Ban, 68. Genel Kurul dönemine ilişkin düzenlediği basın toplantısında gazetecilerin Suriye'ye ilişkin sorularını yanıtladı.
Suriye'deki acıların son bulması gerektiğini ifade eden Ban, gelecek hafta BM Genel Kurulu toplantısında dünya liderlerine bu konuda güçlü bir çağrı yapacağını belirterek, "Suriye'de kimyasal silah kullanımı buzdağının sadece görünen yüzü" dedi.
BM Güvenlik Konseyi üyelerinin bu sorun karşısında birlik olmaları gerektiğini ifade eden Ban, buradan çıkarılacak kararın "zorlayıcı" olması gerektiğini söyledi.
ABD ve Rusya arasında varılan anlaşmaya da değinen Ban, "Bu güzel anlaşmanın eyleme dökülmesi gerekir. Hiçbirimizin bu konuda boşa harcayacak zamanı yok. Ake Sellström ve ekibinin bulguları tartışılmaz gerçekleri ortaya koydu. Bu bulgular bilimsel gerçeklere dayanıyor.

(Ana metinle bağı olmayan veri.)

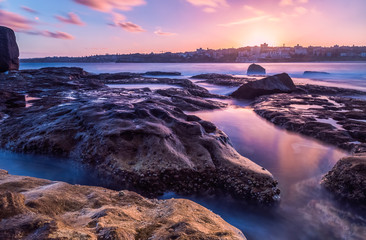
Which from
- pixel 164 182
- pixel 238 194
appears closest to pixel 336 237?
pixel 238 194

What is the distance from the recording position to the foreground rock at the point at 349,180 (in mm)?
3486

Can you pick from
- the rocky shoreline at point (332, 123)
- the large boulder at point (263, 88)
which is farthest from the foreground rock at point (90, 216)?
the large boulder at point (263, 88)

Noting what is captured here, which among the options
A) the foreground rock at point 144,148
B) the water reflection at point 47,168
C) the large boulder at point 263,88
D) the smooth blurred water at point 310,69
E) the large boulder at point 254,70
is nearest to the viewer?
the foreground rock at point 144,148

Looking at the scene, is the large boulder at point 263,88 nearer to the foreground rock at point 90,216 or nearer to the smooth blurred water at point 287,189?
the smooth blurred water at point 287,189

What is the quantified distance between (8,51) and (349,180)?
21.9 meters

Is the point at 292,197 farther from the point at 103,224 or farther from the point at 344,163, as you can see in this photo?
the point at 103,224

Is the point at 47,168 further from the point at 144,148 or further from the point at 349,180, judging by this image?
the point at 349,180

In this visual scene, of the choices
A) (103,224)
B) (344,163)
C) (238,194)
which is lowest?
(238,194)

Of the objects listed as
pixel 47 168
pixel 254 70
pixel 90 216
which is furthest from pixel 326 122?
pixel 254 70

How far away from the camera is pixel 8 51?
1706cm

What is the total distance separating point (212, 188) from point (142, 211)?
1751 mm

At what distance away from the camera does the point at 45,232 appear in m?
1.36

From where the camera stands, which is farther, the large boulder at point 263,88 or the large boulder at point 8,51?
the large boulder at point 8,51

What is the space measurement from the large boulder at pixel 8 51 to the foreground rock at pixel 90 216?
62.4 feet
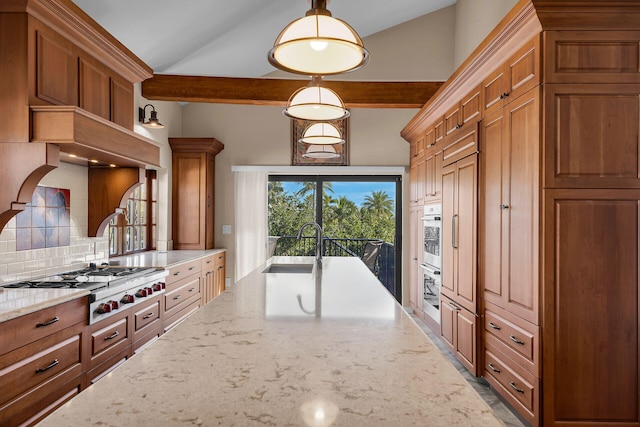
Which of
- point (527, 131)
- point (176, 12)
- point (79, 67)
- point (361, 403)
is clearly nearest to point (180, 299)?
point (79, 67)

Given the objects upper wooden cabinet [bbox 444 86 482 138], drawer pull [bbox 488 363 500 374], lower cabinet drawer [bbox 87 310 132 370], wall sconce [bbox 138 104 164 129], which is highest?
wall sconce [bbox 138 104 164 129]

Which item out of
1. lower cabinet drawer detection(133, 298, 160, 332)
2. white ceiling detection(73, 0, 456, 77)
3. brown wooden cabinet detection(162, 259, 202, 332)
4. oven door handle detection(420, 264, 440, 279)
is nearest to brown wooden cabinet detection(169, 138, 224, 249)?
brown wooden cabinet detection(162, 259, 202, 332)

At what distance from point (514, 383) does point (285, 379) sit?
200 cm

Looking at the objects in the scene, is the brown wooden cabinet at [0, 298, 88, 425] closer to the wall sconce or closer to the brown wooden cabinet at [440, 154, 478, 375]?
the wall sconce

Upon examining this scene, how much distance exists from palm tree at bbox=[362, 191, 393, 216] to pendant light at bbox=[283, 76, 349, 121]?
3277mm

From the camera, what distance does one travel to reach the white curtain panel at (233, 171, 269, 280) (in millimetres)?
5496

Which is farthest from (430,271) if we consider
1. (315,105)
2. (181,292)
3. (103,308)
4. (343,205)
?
(103,308)

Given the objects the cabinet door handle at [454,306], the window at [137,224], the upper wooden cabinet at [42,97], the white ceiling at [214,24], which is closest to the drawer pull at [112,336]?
the upper wooden cabinet at [42,97]

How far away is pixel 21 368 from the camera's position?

Rusya ve ABD'nin liderlik sergilemesini ve özellikle BMGK'nın daimi üyelerinin Suriye krizini çözmede çok önemli tarihi, siyasi ve ahlaki sorumluluklarını yerine getirmesini umuyorum" dedi.
Ban, "BMGK'dan çıkarılacak kararın 7. bölüm altında ve güç kullanma yetkisi sunacak şekilde çıkması gerektiğini mi düşünüyorsunuz?" sorusu üzerine de, bu kararı BM Güvenlik Konseyi üyelerinin kendi aralarında vermesi gerektiğini söyledi.
BMGK'nın çok hızlı hareket etmesi gerektiğini ifade eden Ban, "Güvenlik Konseyi'nin Suriye konusunda alacağı karar zorlayıcı olmalı" ifadesini kullandı.
"Sözler yerine getirilmedi"
Kimyasal Silah Sözleşmesi'nde bir çok yükümlülükler bulunduğunu ifade eden BM Genel Sekreteri Ban, "Bu yükümlülükler yerine getirilmeli. Geçmişte verilen taahhütlerin yerine getirilmediği çok vaka gördük" diye konuştu.
Ban, savaş devam ederken kimyasal silahların nasıl imha edilebileceği sorusu üzerine, "Tam bir ateşkes olmadan da bu işlem gerçekleşebilir. Kısmi ateşkeste de bu işlem yapılabilir. Ülkeler etkili oldukları taraftan bunu sağlamalarını isteyebilir" dedi.
Ban, Suriye'de kimyasal saldırının faillerinin Uluslararası Ceza Mahkemesi'ne sevk edilmesi konusuyla ilgili olarak, sorumluların mutlaka cezalandırılması gerektiğini ama bu konunun BM üyeleri arasında ve özellikle BMGK'da tartışılması gerektiğini ifade etti.